Text under study:
____
In a non-contact co-culture assay (FIG. 9) hNPCs significantly increased dendritic branching (FIG. 13A, B), total dendritic length (FIG. 13A, C), and axonal length (FIG. 13A, D) of co-cultured cortical neurons, thus mimicking in vitro the hNPC-mediated effects on dendritic and axonal plasticity observed in vivo. To identify potential hNPC-secreted plasticity mediators, immunodepletion studies were done for specific candidate molecules known to be involved in neuronal plasticity and expressed in our hNPCs by microarray analysis (Wright et al., 2003). Neutralization of thrombospondin 1 (TSP1) or TSP2 significantly reduced hNPC-induced dendritic branching and length, while neutralization of human VEGF (hVEGF) using Avastin, or of Slit only affected total dendritic length with no effect on dendritic branching (FIG. 13B, C). hNPC-mediated axonal outgrowth was significantly reduced by neutralization of all the aforementioned factors (FIG. 13D); neutralization of TSP1 and TSP2 also inhibited axonal growth in vehicle-treated cortical neurons. Depletion of SPARC had no effect on either dendritic or axonal morphology (FIG. 13B-D). The effects of the neutralizing antibodies were specific as isotype control antibodies had no effect (P>0.05).

EXAMPLE 4

Transplanted hNPCs Reduce Impairment of Axonal Transport Post-Ischemia
Disruption of anterograde axonal transport was quantitatively assessed by measuring amyloid precursor protein (APP) accumulation in axons (labeled with the neurofilament marker SMI312). There was significant accumulation of APP in axons in the corpus callosum after stroke (FIG. 14A, B), consistent with previous reports of stroke impaired axonal transport (Valeriani et al., 2000, Wakita et al., 2002). hNPC-grafted animals had significantly fewer APP-positive axons at 3 weeks compared to vehicle controls (FIG. 14B), and this difference was further enhanced by 5 weeks suggesting that hNPCs enhance recovery of axonal transport. Furthermore, at 5 weeks hNPC animals had more axons in the corpus callosum as determined by the number of SMI312 puncta (FIG. 14C). Together, these data imply that hNPC-treated animals have more functioning axons (i.e., axons without impaired transport) after stroke than vehicle controls. Moreover, APP accumulation in the corpus callosum showed an overall negative correlation with recovery in the whisker-paw (p=0.004) and cylinder test (p=0.02) when combining data from both vehicle and hNPC groups, suggesting that reducing APP and improving axonal transport is important for recovery.
____
Data excerpt:
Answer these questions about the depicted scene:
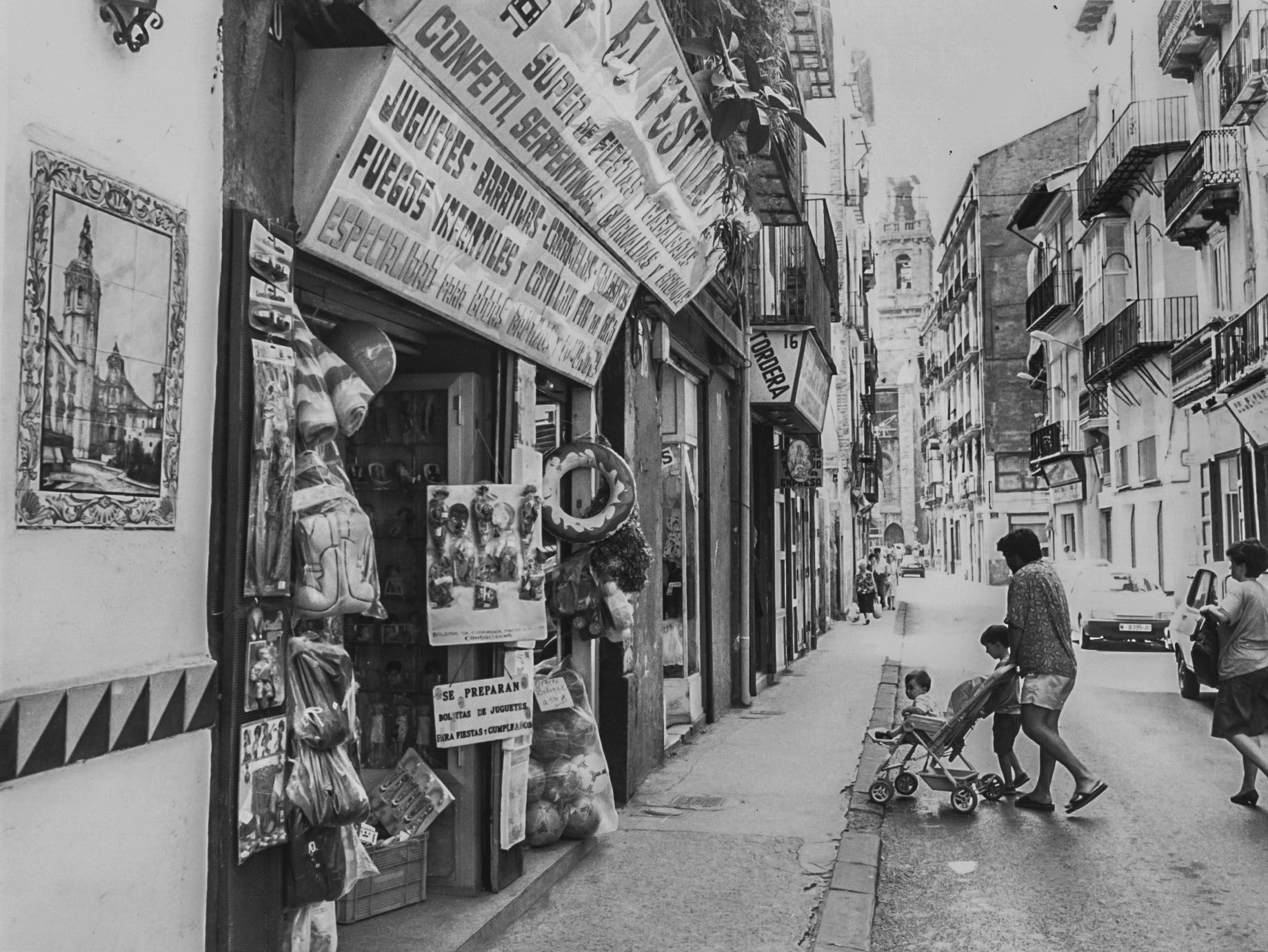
____
Task prompt:
Answer these questions from the passage above on transplanted hNPCs.
(a) Depletion of which factor had no effect on either dendritic or axonal morphology?
(b) Which neurofilament marker was used to label axons when measuring APP accumulation?
(c) At what time point did hNPC animals have more axons in the corpus callosum, as measured by SMI312 puncta?

Exercise response:
(a) SPARC
(b) SMI312
(c) 5 weeks